Jody: Old Fashioned Ginger Cookies
- ½ cup shortening
- ½ cup sugar, plus more for rolling
- 1 cup mild molasses
- 2 TBSP milk
- 1 TBSP ground ginger
- 1 tsp salt
- 1 tsp baking soda
- ½ tsp ground cloves
- ½ ground cinnamon
- ¼ tsp. ground nutmeg
- 2 & ½ cups all-purpose flour
1. Prevent oven to 350 degrees. Line two cookie sheets with parchment paper.
2. In large mixing bowl beat shortening with electric mixer for about 30 seconds.
3. Add sugar, beat until light. Add molasses, milk, ginger, salt, baking soda, cloves, cinnamon and nutmeg. Beat until combined
4. Beat in flour until combined.
5. Shape dough into about 48 1 and ¼ inch balls, roll in the additional sugar. Place about 2 inches apart on parchment paper lined cookie sheets.
Flatten slightly. Bake 10 – 12 minutes until edges are firm. Cool on wire rack.
*perfect compliment to our Holiday Moscow Mule Recipe!
Melissa: Soft and Chewy White Chocolate Cranberry Cookies
- ¾ cup unsalted butter, at room temperature
- ½ cup brown sugar
- ½ cup white sugar
- 1 Tbsp vanilla extract
- 1 egg
- 2 cups all-purpose flour
- 2 tsp cornstarch
- 1 tsp baking soda
- Pinch salt
- 1 cup dried cranberries
- 1 cup white chocolate chips
- In the bowl of a stand mixer, beat together the butter, brown sugar & white sugar with the paddle attachment until light and fluffy.
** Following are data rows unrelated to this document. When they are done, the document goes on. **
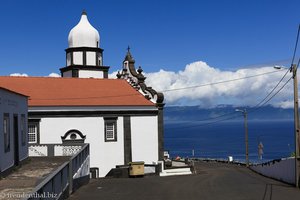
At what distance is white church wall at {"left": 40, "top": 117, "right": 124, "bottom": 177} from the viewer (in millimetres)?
40438

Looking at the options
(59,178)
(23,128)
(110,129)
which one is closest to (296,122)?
(59,178)

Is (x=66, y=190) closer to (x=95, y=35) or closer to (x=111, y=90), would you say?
(x=111, y=90)

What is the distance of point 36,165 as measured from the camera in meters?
24.5

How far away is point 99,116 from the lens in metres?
42.2

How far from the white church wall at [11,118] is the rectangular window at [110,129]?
50.5 ft

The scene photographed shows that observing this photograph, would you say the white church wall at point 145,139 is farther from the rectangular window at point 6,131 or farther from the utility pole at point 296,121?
A: the rectangular window at point 6,131

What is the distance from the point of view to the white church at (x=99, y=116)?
4066 cm

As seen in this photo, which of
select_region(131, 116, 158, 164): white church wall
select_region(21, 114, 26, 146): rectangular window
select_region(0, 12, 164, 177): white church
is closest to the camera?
select_region(21, 114, 26, 146): rectangular window

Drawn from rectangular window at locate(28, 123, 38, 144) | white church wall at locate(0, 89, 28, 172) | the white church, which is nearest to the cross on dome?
the white church

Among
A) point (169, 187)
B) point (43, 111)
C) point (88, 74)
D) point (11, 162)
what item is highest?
point (88, 74)

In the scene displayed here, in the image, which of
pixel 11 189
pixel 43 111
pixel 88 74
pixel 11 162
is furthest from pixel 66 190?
pixel 88 74

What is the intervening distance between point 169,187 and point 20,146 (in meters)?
8.79

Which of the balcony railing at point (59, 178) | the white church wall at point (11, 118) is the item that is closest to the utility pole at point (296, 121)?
the balcony railing at point (59, 178)

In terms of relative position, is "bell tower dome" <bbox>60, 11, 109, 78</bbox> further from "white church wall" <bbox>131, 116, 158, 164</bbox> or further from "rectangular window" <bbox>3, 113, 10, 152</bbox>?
"rectangular window" <bbox>3, 113, 10, 152</bbox>
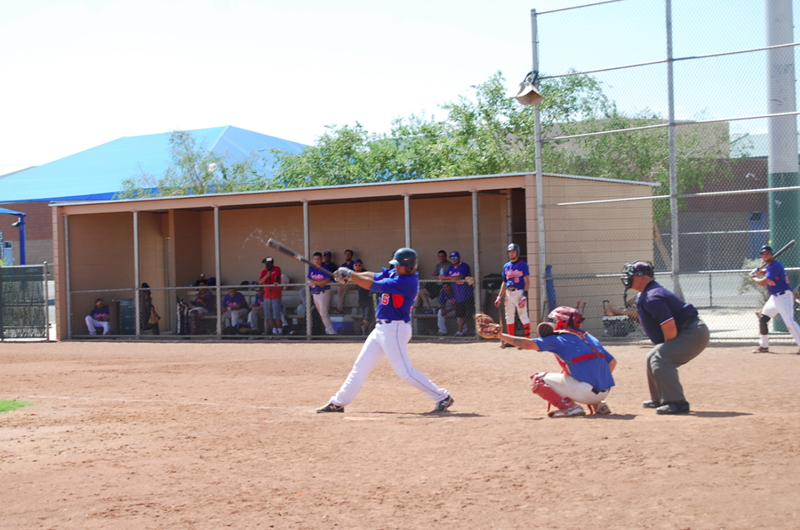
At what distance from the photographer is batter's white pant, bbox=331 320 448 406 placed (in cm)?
768

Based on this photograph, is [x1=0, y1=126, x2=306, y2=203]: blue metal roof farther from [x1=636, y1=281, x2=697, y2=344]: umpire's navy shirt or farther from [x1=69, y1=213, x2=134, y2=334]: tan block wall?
[x1=636, y1=281, x2=697, y2=344]: umpire's navy shirt

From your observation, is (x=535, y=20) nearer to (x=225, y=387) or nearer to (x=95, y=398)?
(x=225, y=387)

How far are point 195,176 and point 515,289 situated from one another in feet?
73.5

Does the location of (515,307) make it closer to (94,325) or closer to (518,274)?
(518,274)

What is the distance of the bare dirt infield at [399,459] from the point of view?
4.60 m

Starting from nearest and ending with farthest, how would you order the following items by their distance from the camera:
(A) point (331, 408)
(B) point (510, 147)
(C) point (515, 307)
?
(A) point (331, 408) < (C) point (515, 307) < (B) point (510, 147)

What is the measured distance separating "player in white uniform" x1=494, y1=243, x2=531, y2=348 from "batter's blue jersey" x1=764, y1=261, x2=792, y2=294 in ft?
12.6

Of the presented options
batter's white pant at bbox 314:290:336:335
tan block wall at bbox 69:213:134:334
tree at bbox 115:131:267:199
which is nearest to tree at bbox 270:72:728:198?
tree at bbox 115:131:267:199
Beat in the vanilla and egg.
- Combine the flour, cornstarch, baking soda and pinch of salt in a seperate bowl then beat into the mixture in the stand mixer until combined.
- Stir in the cranberries and white chocolate.
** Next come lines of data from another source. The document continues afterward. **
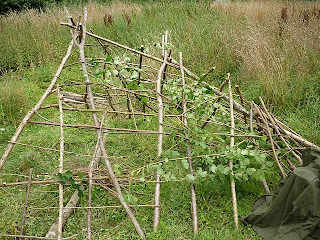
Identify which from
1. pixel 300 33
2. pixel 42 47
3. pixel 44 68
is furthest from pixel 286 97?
pixel 42 47

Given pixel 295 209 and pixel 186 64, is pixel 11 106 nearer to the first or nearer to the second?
pixel 186 64

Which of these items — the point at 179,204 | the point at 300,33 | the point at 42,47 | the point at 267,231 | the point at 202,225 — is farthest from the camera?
the point at 42,47

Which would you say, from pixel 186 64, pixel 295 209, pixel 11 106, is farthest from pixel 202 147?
pixel 186 64

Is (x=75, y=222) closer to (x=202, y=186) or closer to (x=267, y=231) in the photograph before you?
(x=202, y=186)

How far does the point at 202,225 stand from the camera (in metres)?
2.80

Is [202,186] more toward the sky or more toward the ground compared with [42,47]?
more toward the ground

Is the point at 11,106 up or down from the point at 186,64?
down

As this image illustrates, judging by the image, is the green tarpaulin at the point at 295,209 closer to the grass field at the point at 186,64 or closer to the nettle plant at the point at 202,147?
the grass field at the point at 186,64

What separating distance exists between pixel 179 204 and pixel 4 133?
9.08ft

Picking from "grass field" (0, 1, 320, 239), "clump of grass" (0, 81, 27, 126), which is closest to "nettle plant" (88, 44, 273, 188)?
"grass field" (0, 1, 320, 239)

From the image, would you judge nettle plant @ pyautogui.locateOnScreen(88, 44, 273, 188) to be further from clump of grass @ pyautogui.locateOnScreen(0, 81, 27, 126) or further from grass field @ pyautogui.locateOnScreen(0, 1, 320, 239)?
clump of grass @ pyautogui.locateOnScreen(0, 81, 27, 126)

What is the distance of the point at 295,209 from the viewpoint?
2.38 metres

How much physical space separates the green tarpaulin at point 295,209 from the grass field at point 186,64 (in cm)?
16

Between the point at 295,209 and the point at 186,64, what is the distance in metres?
4.46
- Refrigerate the cookie dough for at least 1 hour. You can chill it overnight if you'd like, but one hour chill time is mandatory to prevent cookies from spreading and to create that light, soft and chewy texture.
- Preheat oven to 350 degrees F. Line two baking sheets with silicone liners or mist lightly with cooking spray. Remove chilled dough from fridge and roll into tablespoon sized balls. Place onto the cookie sheets about 1-2" apart from one another.
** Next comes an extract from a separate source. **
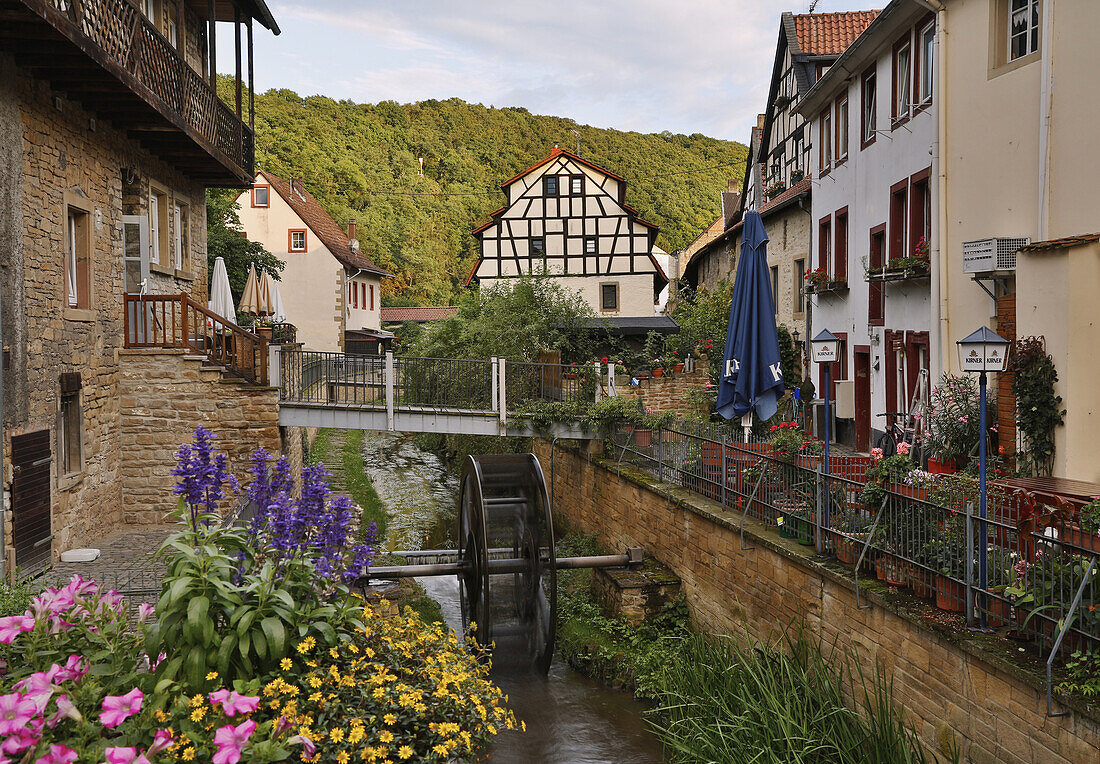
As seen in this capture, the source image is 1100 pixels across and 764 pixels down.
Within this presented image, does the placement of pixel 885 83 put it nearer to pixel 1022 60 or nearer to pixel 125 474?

- Bake for approx. 8-10 minutes, rotating pans halfway through baking time to ensure an even cook. Cookies may appear slightly undone but they will continue to set as they cool. After 10 minutes transfer cookies to a wire rack to cool completely.
Patricia: Triple Chocolate Candy Cane Cookies
- 3/4 cup butter, softened
- 1 cup sugar
- 1 large egg
- 1 3/4 cups all-purpose flour
- 1/2 cup baking cocoa
- 1/4 teaspoon salt
- 1/4 teaspoon baking soda
- 3 ounces white baking chocolate, chopped
- 2 teaspoons canola oil
- 3 ounces semisweet chocolate, chopped
- 1/4 cup crushed candy canes (about 10 miniature)
2. Shape dough into 1-in. balls; place 2 in. apart on ungreased baking sheets. Flatten to 2-in. rounds with the bottom of a glass. Bake 6-8 minutes or until set (do not overbake). Cool on pans 5 minutes. Remove to wire racks to cool completely.
3. In a microwave, melt white chocolate with 1 teaspoon oil; stir until smooth. Drizzle over cookies. Repeat with semisweet chocolate and remaining oil. Sprinkle tops with crushed candy canes; let stand until set. Yield: about 3 dozen.